begin GIVEN DATA

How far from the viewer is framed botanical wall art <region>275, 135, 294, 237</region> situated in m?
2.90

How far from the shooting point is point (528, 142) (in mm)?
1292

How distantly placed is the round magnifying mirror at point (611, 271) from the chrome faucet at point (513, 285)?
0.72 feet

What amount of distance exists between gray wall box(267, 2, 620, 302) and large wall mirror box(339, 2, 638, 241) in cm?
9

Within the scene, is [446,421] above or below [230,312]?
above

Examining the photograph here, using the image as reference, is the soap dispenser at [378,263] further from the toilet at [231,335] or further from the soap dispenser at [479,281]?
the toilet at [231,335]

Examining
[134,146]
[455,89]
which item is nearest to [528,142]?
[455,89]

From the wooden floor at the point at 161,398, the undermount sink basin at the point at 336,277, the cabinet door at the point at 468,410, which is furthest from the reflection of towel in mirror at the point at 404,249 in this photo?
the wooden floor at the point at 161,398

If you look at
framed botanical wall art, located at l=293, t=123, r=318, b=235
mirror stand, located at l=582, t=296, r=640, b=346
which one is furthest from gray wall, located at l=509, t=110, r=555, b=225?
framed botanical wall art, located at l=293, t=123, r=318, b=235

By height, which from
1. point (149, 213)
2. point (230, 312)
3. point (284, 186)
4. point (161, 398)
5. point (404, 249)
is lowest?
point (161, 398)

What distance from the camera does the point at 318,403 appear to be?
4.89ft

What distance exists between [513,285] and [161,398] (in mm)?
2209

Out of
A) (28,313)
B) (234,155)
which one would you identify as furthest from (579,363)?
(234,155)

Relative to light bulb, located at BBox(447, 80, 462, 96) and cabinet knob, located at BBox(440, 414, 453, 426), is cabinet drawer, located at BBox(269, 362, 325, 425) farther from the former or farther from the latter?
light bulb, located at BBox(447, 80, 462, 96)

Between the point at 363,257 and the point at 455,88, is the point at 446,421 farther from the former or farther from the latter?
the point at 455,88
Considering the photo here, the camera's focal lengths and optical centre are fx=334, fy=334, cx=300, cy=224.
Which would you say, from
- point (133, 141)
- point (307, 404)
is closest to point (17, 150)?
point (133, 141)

end GIVEN DATA
begin GIVEN DATA

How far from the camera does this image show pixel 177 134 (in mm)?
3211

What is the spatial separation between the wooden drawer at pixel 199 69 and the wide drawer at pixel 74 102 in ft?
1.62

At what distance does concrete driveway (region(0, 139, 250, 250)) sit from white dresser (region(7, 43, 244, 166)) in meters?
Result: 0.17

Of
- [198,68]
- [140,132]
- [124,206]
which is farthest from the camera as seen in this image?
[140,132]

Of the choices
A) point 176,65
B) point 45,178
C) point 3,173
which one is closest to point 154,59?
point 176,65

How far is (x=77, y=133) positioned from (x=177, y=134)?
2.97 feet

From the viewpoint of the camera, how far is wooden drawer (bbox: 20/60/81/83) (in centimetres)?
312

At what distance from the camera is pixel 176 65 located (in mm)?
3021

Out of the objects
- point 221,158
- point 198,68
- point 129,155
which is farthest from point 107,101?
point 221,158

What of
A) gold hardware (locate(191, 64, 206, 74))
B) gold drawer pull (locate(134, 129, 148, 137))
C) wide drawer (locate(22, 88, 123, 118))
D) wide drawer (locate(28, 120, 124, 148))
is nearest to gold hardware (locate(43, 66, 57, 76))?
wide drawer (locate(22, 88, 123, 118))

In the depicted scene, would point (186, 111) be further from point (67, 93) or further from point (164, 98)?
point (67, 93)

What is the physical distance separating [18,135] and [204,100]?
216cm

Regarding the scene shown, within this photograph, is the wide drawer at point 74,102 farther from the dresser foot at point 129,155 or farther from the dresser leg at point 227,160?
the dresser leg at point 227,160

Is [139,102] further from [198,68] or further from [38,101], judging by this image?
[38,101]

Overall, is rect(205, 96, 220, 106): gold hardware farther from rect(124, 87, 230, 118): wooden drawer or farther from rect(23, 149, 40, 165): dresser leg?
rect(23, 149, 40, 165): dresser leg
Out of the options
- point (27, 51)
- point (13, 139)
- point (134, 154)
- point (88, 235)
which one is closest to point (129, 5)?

end GIVEN DATA

WHAT YOU ARE ASKED TO DO
Put the lines of the records above into a numbered list, starting with the line that contains "Out of the options" and going on through the line that contains "which one is closest to point (129, 5)?". Leave out any blank lines.

RESPONSE TO THIS EXERCISE
1. Out of the options
2. - point (27, 51)
3. - point (13, 139)
4. - point (134, 154)
5. - point (88, 235)
6. which one is closest to point (129, 5)?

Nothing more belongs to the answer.